**Passage shown**
_ _ _

Must Have Metal Stud Framing Tools
Metal Stud Framing
At work we are getting ready to start framing some office space for a commercial project with metal studs. I thought it might be useful to discuss some of the must have tools required for metal stud framing.
Metal stud framing has gained significant popularity in the building trade and is used almost exclusively now in the commercial industry. The nice thing is the basic framing concepts are similar to wood framed construction. With a few specific tools for metal stud framing you can frame with metal just as easy as you can with wood. If you’re new to the metal framing industry then you might want to read the Steel Framing Guide produced by the Steel Framing Alliance.
Metal Stud Framing Tools
Metal studs require special cutting and fastening tools. The following list of must have metal stud framing tools is based on my experience with metal stud framing and tools my crews use.

_ _ _

**Data shown**
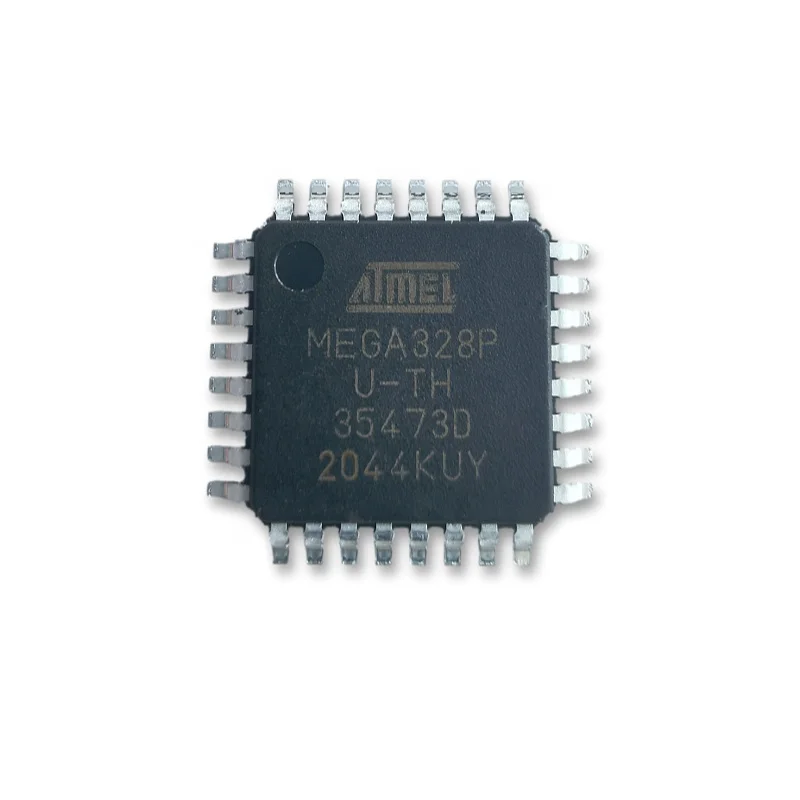 Atmega328p au. Atmega328p au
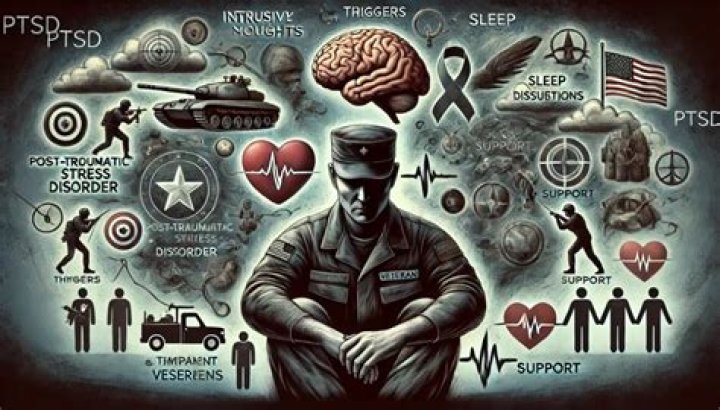 How PTSD looks like ADHD?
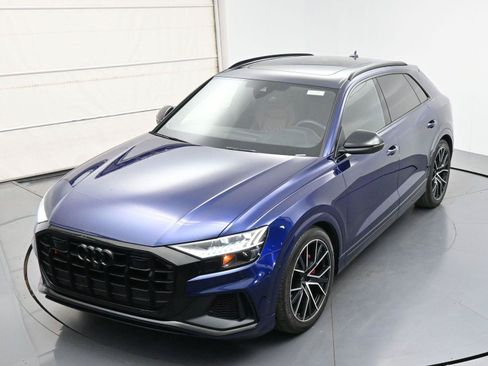 Used 2023 Audi SQ8 Premium Plus AWD/4WD image 35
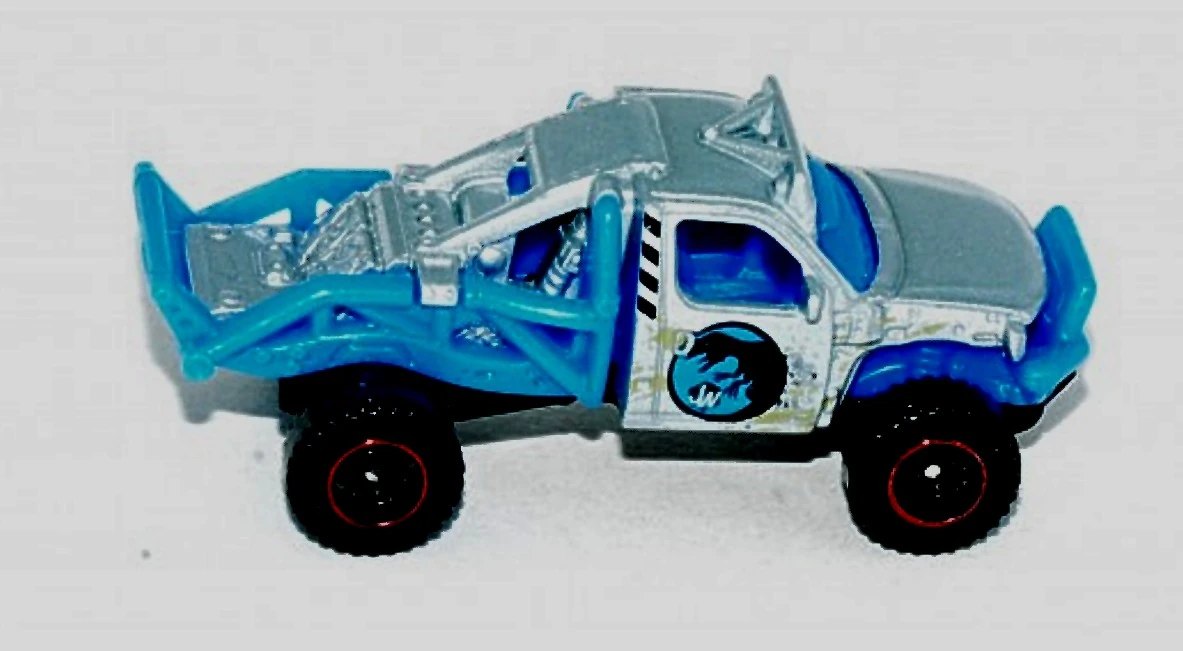 Hot Wheels Rock Shocker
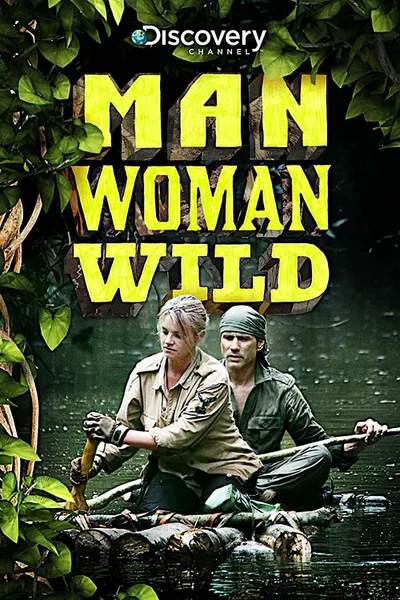 Man, Woman, Wild poster
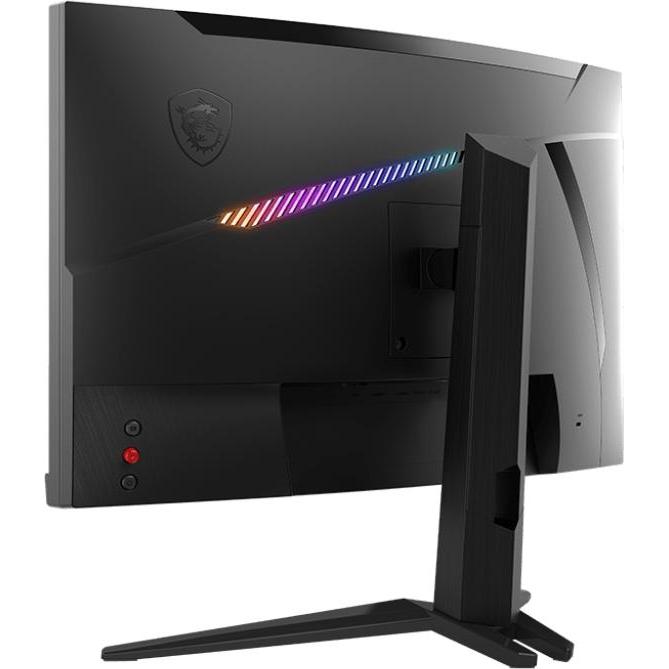 Thumbnail - MSI MAG 325CQRXFDE (2560 x 1440 Pixel, 32"), Monitor, Schwarz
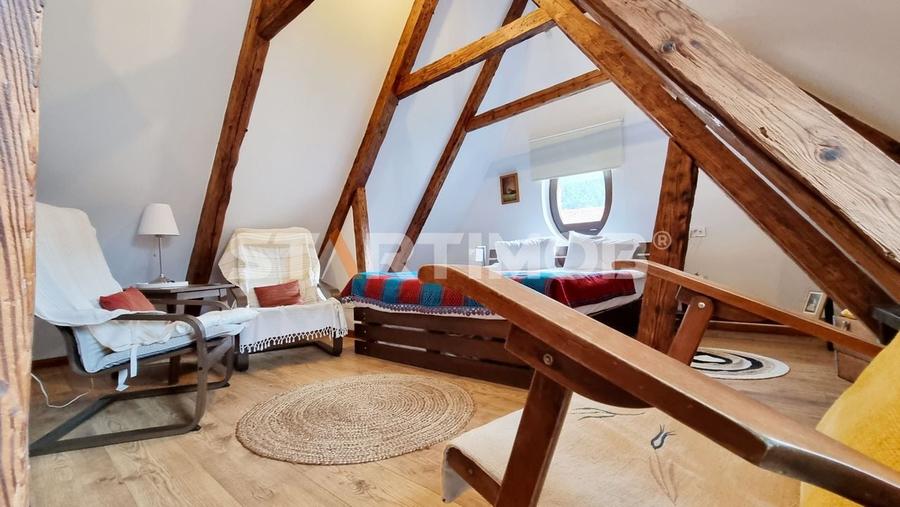 Garsoniera mobilata zona Piata Unirii - 10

_ _ _

**Exercise tasks**
- 1) From the metal stud framing passage, reproduce the text starting with "Metal stud framing has" and going on through "Steel Framing Alliance.".
- 2) Rewrite all seven entries with their captions, changing "poster" to "print" and leaving everything else as it is. Omit the pictures from your answer.

**Solutions per task**
- 1)
Metal stud framing has gained significant popularity in the building trade and is used almost exclusively now in the commercial industry. The nice thing is the basic framing concepts are similar to wood framed construction. With a few specific tools for metal stud framing you can frame with metal just as easy as you can with wood. If you’re new to the metal framing industry then you might want to read the Steel Framing Guide produced by the Steel Framing Alliance.

- 2)
 Atmega328p au. Atmega328p au
 How PTSD looks like ADHD?
 Used 2023 Audi SQ8 Premium Plus AWD/4WD image 35
 Hot Wheels Rock Shocker
 Man, Woman, Wild print
 Thumbnail - MSI MAG 325CQRXFDE (2560 x 1440 Pixel, 32"), Monitor, Schwarz
 Garsoniera mobilata zona Piata Unirii - 10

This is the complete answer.